◆ Document excerpt
Legislative Assembly for the ACT: 2008 Week 9 Hansard (19 August) . . Page.. 3275..
ACT Civil and Administrative Tribunal 2008
ACT Civil and Administrative Tribunal Legislation Amendment Bill 2008
ACT Civil and Administrative Tribunal Legislation Amendment Bill 2008 (No 2)]
Debate resumed from 8 May 2008, on motion by Mr Corbell:
That this bill be agreed to in principle.
MR SPEAKER: I understand that it is the wish of the Assembly to debate this order of the day concurrently with orders of the day Nos 4 and 5. There being no objection, that course will be followed. I remind members that, in debating order of the day No 3, executive business, they may also address their remarks to orders of the day Nos 4 and 5, executive business.
MR SESELJA (Molonglo) (6.12): The opposition will be supporting this legislation in principle. The purpose of this bill is to consolidate most ACT tribunals into one ACT Civil and Administrative Tribunal. The main bill establishes the ACAT and its operations. The first amendment bill provides for consequential amendments to 51 acts that are affected by the proposed new arrangements. It also tidies up language and makes it consistent. Where appropriate, it abolishes boards and transfers functions to ACAT and other agencies, such as the Commissioner for Fair Trading.

◆ Available data
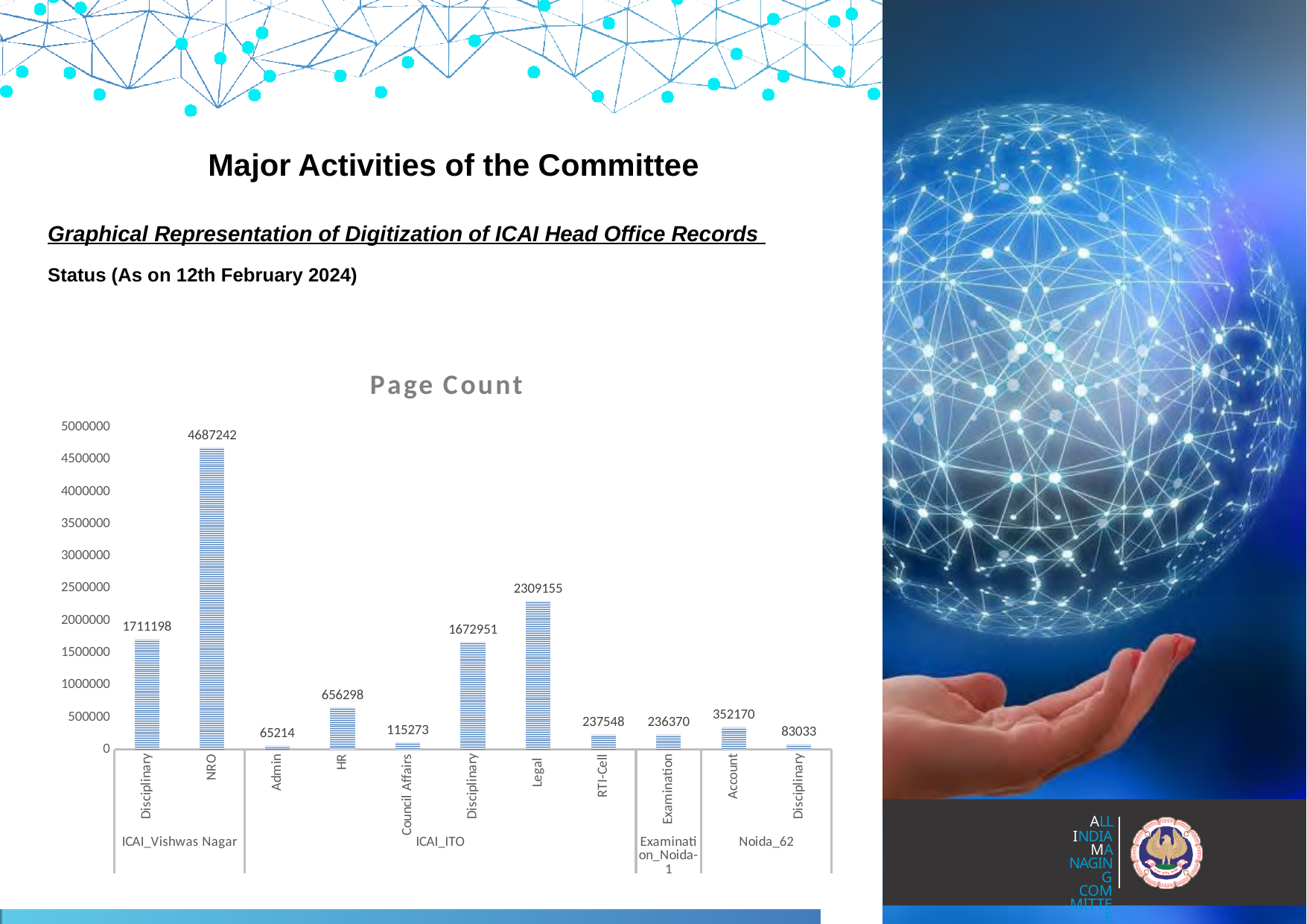
Which category has the highest page count? NRO Which category has the lowest page count? Admin What type of chart is shown on the slide? bar chart How many bars are plotted in the chart? 11 What is the difference in page count between HR and Council Affairs under ICAI_ITO? 541025 What is the difference in page count between NRO and Legal? 2378087 What is the page count for Examination under Examination_Noida-1? 236370 What is the page count for NRO under ICAI_Vishwas Nagar? 4687242 What is the page count for Account under Noida_62? 352170 What is the page count for Legal under ICAI_ITO? 2309155 What is the title of the chart? Page Count Which has a larger page count: Disciplinary under ICAI_Vishwas Nagar or Disciplinary under ICAI_ITO? Disciplinary under ICAI_Vishwas Nagar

◆ Apply what you read
A) Answer these from the Hansard excerpt above the data, one line each, marked the same way:
(i) From what date was the debate resumed?
(ii) How many acts does the first amendment bill amend?
(iii) Which orders of the day may be debated together with order of the day No 3?
B) Check each statement against the Hansard excerpt near the top. Answer yes or no and quote the words that decide it.
(i) The opposition intends to oppose the legislation in principle.
(ii) The motion was moved by Mr Corbell.
(iii) Some functions may go to the Commissioner for Fair Trading.
C) Resume the Hansard excerpt on the tribunal bills, picking up right after its final sentence.

◆ Set of answers
A)
(i) 8 May 2008
(ii) 51
(iii) Orders of the day Nos 4 and 5

B)
(i) No: "The opposition will be supporting this legislation in principle."
(ii) Yes: "on motion by Mr Corbell"
(iii) Yes: "transfers functions to ACAT and other agencies, such as the Commissioner for Fair Trading."

C)
The second amendment bill provides for consequential amendments to 109 acts that are affected by the proposed new arrangements. As happens in the first amendment bill, language is tidied up and made consistent. The bill also establishes the ACAT trust account, which will be used for defined purposes, including funding the recurrent costs of the tribunal. We will have something more to say on this later. The second amendment bill also preserves people's little-known right to apply to the Attorney-General for financial or legal assistance in relation to an administrative review.
These ACAT bills seek to consolidate 16 tribunals, councils and boards, including the Administrative Appeals Tribunal. They also give the tribunal jurisdiction for small claims. The tribunal will have four divisions: administrative review, civil disputes, occupational discipline, and general. It will be able to establish other divisions by notifiable instrument.
Members will be appointed by the executive against selection criteria that will be made public because this requirement will actually be enshrined in the legislation. We need to wonder whether the actual selection process will be a public one or whether the Attorney-General will take a leaf out of the Chief Minister's book when he has appointed chairs in the past.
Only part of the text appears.